-- Directions for this task --
Recast the lines of the records starting at the line that contains "How distant are" and ending at the line that contains "6.34 meters", both included, as a Markdown table. Use a "Row" column numbering each line from 1 and a "Line" column holding the line itself, and leave out blank lines.

START Data to process

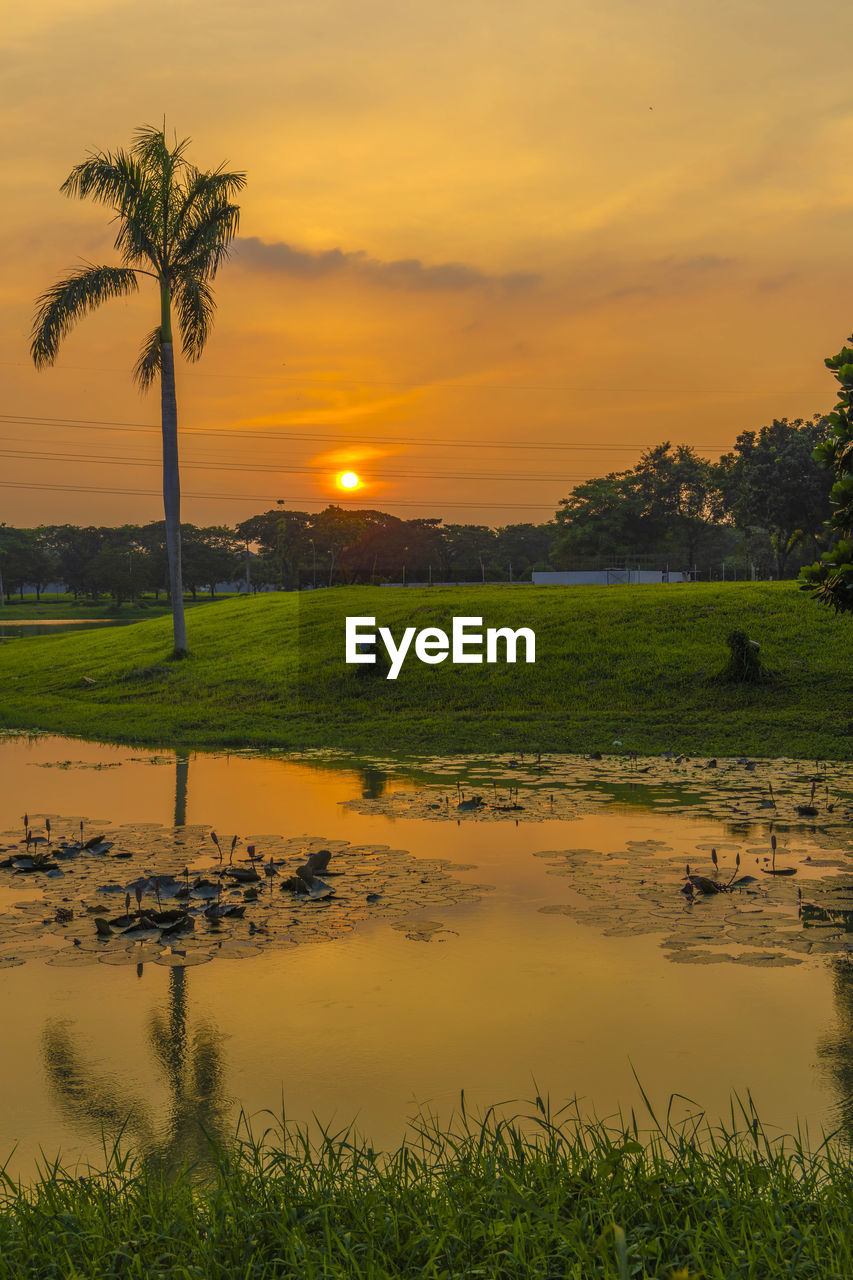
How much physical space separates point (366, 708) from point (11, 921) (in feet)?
46.7

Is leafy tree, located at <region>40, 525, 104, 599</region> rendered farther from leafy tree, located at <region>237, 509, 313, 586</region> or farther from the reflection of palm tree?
the reflection of palm tree

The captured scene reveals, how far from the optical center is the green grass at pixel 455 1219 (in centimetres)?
371

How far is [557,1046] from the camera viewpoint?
241 inches

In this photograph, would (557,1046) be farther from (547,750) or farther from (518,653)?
(518,653)

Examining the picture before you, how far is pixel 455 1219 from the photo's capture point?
12.9ft

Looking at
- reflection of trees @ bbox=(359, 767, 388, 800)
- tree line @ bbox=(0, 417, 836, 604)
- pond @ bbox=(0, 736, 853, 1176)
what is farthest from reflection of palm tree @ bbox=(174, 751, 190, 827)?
tree line @ bbox=(0, 417, 836, 604)

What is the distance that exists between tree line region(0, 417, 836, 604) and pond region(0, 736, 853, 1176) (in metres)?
52.9

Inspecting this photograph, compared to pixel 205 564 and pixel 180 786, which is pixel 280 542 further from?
pixel 180 786

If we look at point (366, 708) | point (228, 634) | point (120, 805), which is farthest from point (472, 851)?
point (228, 634)

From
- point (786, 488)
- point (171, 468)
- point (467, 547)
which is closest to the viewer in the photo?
point (171, 468)

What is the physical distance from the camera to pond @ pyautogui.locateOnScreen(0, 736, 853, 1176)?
557cm

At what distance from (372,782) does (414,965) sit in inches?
317

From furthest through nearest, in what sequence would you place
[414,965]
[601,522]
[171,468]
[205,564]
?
[205,564] → [601,522] → [171,468] → [414,965]

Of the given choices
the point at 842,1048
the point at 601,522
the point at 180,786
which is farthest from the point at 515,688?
the point at 601,522
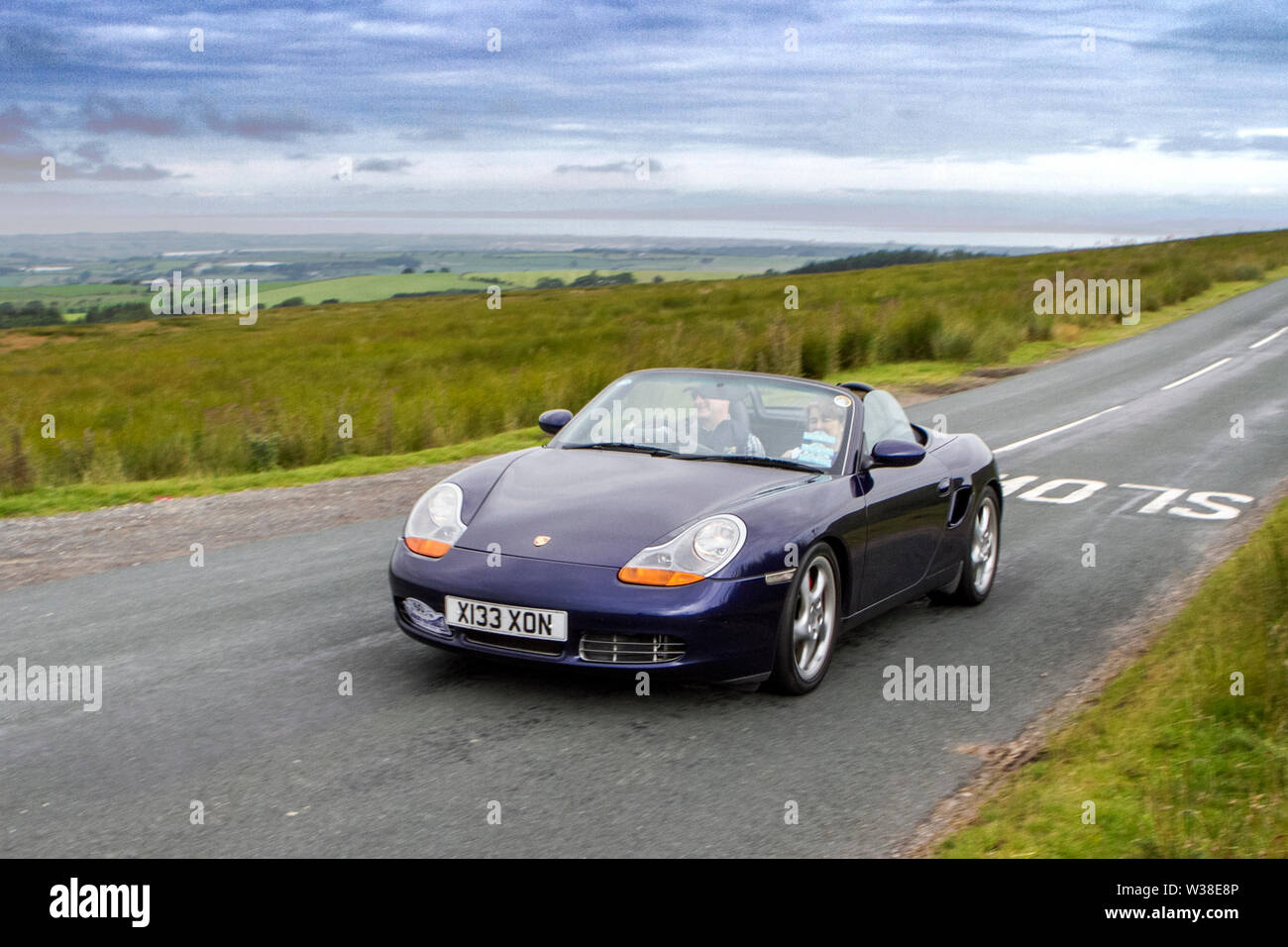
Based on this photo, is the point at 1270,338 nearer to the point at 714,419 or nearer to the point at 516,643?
the point at 714,419

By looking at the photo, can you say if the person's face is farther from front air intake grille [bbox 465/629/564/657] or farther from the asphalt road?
front air intake grille [bbox 465/629/564/657]

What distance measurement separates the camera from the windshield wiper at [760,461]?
6297 mm

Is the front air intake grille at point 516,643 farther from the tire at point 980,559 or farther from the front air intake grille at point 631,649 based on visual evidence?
the tire at point 980,559

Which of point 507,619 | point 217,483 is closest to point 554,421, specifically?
point 507,619

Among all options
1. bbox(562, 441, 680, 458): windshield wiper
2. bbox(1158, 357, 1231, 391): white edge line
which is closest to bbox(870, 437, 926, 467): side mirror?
bbox(562, 441, 680, 458): windshield wiper

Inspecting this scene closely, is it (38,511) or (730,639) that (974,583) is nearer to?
(730,639)

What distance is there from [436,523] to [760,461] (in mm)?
1642

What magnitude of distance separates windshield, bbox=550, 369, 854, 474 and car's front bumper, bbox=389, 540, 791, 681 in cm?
116

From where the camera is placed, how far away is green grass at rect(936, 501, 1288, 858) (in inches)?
160

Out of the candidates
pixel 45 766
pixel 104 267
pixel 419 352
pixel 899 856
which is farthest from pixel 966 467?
pixel 104 267

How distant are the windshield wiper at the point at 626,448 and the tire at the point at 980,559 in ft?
6.68

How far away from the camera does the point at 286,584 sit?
7.75 meters

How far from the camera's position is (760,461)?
6.34 meters

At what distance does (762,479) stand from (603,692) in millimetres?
1270
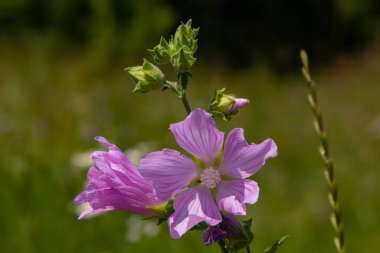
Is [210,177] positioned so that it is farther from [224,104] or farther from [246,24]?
[246,24]

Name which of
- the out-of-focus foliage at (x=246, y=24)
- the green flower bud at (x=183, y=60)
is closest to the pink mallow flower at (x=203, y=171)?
the green flower bud at (x=183, y=60)

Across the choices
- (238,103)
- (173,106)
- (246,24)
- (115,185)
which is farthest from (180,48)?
(246,24)

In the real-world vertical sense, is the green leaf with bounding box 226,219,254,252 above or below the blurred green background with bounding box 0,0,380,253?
above

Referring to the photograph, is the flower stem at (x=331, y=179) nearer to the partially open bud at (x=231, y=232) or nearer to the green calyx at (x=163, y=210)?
the partially open bud at (x=231, y=232)

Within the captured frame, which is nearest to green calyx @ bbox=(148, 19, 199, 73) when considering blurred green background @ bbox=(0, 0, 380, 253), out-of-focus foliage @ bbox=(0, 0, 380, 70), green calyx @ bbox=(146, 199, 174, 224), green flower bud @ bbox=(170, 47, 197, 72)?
green flower bud @ bbox=(170, 47, 197, 72)

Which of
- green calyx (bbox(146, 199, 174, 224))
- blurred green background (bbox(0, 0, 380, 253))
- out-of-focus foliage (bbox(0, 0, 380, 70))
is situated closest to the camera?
green calyx (bbox(146, 199, 174, 224))

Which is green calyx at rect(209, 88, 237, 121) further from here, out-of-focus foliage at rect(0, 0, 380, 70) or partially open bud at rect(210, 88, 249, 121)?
out-of-focus foliage at rect(0, 0, 380, 70)

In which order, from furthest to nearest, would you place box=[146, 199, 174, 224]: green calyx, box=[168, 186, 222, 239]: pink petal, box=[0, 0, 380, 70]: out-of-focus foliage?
box=[0, 0, 380, 70]: out-of-focus foliage < box=[146, 199, 174, 224]: green calyx < box=[168, 186, 222, 239]: pink petal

END Data to process

-- Exercise response --
| Row | Line |
|---|---|
| 1 | How distant are the windshield wiper at the point at 626,448 and the tire at the point at 980,559 in ft? |
| 2 | 6.68 |
| 3 | How far away from the camera does the point at 286,584 sit? |
| 4 | 7.75 meters |
| 5 | How far from the camera's position is (760,461)? |
| 6 | 6.34 meters |